Written instruction -> Convert everything from the line containing "In this particular" down to the line containing "Answer: the green" into a Markdown table with the columns Row and Line text, skipping blank lines. Include only those lines.

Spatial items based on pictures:
__________________________________________________

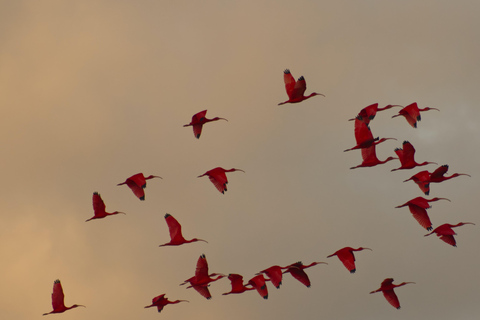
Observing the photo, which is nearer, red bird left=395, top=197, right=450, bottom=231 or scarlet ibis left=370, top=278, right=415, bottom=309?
red bird left=395, top=197, right=450, bottom=231

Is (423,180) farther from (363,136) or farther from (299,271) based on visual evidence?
(299,271)

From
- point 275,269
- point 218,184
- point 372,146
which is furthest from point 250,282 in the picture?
point 372,146

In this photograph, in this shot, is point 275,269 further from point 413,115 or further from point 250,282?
point 413,115

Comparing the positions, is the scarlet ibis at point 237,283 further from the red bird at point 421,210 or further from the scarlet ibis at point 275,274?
the red bird at point 421,210

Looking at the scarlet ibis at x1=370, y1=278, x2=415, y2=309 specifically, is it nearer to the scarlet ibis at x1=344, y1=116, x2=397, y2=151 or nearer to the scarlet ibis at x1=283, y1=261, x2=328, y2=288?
the scarlet ibis at x1=283, y1=261, x2=328, y2=288

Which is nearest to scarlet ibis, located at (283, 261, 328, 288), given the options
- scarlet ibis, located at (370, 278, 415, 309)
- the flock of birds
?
the flock of birds

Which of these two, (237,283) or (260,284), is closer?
(260,284)

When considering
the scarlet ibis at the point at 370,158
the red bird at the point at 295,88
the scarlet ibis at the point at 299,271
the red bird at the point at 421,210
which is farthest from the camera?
the scarlet ibis at the point at 370,158

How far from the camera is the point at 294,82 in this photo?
171 feet

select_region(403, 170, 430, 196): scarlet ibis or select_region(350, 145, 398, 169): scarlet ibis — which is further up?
select_region(350, 145, 398, 169): scarlet ibis

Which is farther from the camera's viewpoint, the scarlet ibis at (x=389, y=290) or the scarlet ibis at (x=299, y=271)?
the scarlet ibis at (x=389, y=290)

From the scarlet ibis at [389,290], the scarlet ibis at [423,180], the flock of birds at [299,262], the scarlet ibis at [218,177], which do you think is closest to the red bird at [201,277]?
the flock of birds at [299,262]

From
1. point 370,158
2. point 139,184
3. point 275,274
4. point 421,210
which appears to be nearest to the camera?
point 421,210

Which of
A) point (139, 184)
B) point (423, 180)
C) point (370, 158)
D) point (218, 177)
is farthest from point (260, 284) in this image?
point (423, 180)
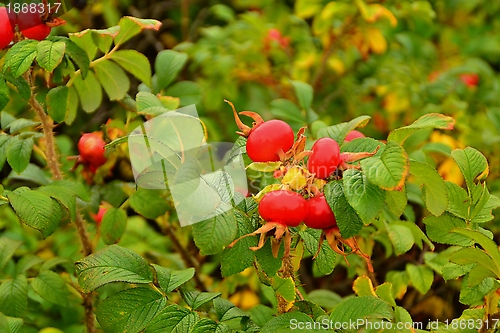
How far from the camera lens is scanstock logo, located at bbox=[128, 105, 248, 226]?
0.90 meters

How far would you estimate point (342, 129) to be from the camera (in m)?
1.02

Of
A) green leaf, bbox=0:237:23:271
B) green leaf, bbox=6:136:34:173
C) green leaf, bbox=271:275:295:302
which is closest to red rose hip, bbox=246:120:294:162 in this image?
green leaf, bbox=271:275:295:302

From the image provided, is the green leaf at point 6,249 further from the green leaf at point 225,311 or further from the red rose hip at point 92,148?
the green leaf at point 225,311

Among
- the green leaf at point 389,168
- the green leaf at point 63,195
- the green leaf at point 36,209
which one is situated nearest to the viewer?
the green leaf at point 389,168

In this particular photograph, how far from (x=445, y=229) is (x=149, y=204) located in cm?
62

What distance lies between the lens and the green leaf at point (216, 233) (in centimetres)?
89

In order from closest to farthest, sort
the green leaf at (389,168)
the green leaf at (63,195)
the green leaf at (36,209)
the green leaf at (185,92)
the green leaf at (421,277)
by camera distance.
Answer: the green leaf at (389,168) → the green leaf at (36,209) → the green leaf at (63,195) → the green leaf at (421,277) → the green leaf at (185,92)

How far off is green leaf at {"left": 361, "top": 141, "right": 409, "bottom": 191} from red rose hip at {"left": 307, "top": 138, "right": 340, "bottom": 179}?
0.16 feet

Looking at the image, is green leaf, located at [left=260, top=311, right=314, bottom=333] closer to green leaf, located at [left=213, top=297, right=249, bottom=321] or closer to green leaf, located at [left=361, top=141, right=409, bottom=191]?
green leaf, located at [left=213, top=297, right=249, bottom=321]

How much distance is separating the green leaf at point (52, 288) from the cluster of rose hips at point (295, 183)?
0.53m

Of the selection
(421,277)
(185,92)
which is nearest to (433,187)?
(421,277)

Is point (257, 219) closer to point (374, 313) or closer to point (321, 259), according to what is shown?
point (321, 259)

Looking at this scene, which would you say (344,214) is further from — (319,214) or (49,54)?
(49,54)

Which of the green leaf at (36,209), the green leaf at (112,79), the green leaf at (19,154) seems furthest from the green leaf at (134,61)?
the green leaf at (36,209)
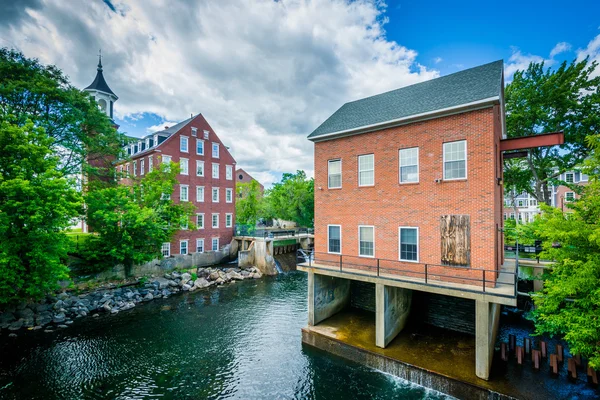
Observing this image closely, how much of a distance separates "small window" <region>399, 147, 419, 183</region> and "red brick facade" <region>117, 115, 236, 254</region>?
920 inches

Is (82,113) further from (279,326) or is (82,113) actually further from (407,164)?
(407,164)

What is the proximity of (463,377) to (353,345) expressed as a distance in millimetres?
3834

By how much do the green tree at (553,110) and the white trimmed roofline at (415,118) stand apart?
53.3 feet

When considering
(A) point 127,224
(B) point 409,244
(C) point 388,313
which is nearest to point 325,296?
(C) point 388,313

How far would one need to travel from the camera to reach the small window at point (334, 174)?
13273 millimetres

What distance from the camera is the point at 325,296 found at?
13.6 metres

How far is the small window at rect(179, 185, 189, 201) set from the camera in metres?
28.0

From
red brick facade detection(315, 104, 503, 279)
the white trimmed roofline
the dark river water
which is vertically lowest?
the dark river water

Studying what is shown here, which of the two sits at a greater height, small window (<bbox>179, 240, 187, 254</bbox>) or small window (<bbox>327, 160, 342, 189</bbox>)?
small window (<bbox>327, 160, 342, 189</bbox>)

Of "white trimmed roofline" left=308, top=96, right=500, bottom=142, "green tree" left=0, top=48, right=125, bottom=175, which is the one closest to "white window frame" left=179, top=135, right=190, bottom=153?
"green tree" left=0, top=48, right=125, bottom=175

__________________________________________________

Result of the task ->
| Row | Line text |
|---|---|
| 1 | In this particular photograph, how far from (x=445, y=229) is (x=149, y=204) located in cm? |
| 2 | 62 |
| 3 | What distance lies between the lens and the green leaf at point (216, 233) (in centimetres)? |
| 4 | 89 |
| 5 | In order from closest to farthest, sort |
| 6 | the green leaf at (389,168) |
| 7 | the green leaf at (63,195) |
| 8 | the green leaf at (36,209) |
| 9 | the green leaf at (185,92) |
| 10 | the green leaf at (421,277) |
| 11 | by camera distance. |
| 12 | Answer: the green leaf at (389,168) → the green leaf at (36,209) → the green leaf at (63,195) → the green leaf at (421,277) → the green leaf at (185,92) |